First-trimester cystic hygroma (CH) was a frequent finding in a general obstetric screening program for fetal aneuploidy. Chromosomal abnormalities can be diagnosed in most cases with CH, especially common trisomies and Turner syndrome. For first-trimester CH with a normal array result, management choices are limited except for waiting for serial ultrasounds to detect structural anomalies. We report two cases with a recurrent diagnosis of fetal first-trimester CH in two subsequent pregnancies. In both cases, detailed anatomic surveys in the second trimester showed structural anomalies. After excluding chromosomal abnormalities, trio-exome sequencing (ES) revealed two pathogenic variants, P3H1:c.1032T >A and c.1927_1930delinsGCTT in Case 1, and two pathogenic variants, KIAA1109:c.5788del and c. 3055C >T in Case 2. These findings were associated with two recessive genetic syndromes, osteogenesis imperfecta type VIII and Alkuraya-Kucinskas syndrome, in the two cases, respectively.

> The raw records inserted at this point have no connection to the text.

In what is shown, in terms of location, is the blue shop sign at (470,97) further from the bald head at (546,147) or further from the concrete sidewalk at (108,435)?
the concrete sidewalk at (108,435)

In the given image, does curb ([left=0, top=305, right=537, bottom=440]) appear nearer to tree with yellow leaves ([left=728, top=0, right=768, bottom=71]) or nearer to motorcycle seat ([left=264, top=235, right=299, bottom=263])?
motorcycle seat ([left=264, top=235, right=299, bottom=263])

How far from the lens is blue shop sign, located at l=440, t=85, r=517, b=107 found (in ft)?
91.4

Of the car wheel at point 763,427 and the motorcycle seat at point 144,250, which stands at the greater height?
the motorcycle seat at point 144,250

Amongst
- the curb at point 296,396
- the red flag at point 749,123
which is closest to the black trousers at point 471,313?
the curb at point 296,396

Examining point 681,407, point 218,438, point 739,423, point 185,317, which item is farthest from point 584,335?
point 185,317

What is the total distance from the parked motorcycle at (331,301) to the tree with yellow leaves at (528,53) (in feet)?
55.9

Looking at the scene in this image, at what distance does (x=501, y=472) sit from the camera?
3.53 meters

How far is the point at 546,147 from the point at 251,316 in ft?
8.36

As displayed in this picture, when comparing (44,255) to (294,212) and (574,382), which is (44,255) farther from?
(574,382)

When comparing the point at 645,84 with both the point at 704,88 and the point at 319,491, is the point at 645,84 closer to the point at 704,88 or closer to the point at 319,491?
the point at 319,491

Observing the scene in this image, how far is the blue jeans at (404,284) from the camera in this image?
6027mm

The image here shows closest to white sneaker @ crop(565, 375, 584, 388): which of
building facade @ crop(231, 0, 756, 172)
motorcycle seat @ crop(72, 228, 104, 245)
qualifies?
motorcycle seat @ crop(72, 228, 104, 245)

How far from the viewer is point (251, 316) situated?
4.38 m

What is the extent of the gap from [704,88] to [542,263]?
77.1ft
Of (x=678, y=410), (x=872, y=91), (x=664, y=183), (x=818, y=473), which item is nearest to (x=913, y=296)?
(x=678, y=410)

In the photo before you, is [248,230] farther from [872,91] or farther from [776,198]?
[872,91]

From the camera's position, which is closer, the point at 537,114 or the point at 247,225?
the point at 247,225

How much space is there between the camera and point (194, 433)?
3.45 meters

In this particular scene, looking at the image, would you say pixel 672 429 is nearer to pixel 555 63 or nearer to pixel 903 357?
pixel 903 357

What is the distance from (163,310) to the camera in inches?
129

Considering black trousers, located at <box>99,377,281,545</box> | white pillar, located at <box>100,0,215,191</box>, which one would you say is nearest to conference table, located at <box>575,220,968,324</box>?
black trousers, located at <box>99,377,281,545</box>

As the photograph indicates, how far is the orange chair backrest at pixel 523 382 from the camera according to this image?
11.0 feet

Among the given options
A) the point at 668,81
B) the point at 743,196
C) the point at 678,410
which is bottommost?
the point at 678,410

Our study showed that the recurrence of fetal CH with a normal karyotype strongly indicates the existence of an autosomal recessive type of genetic disorder. For such cases, health providers should be alerted to this possibility, and early application of ES should be considered before the presentation of fetal structural anomalies which are usually present in second-trimester anatomic scans.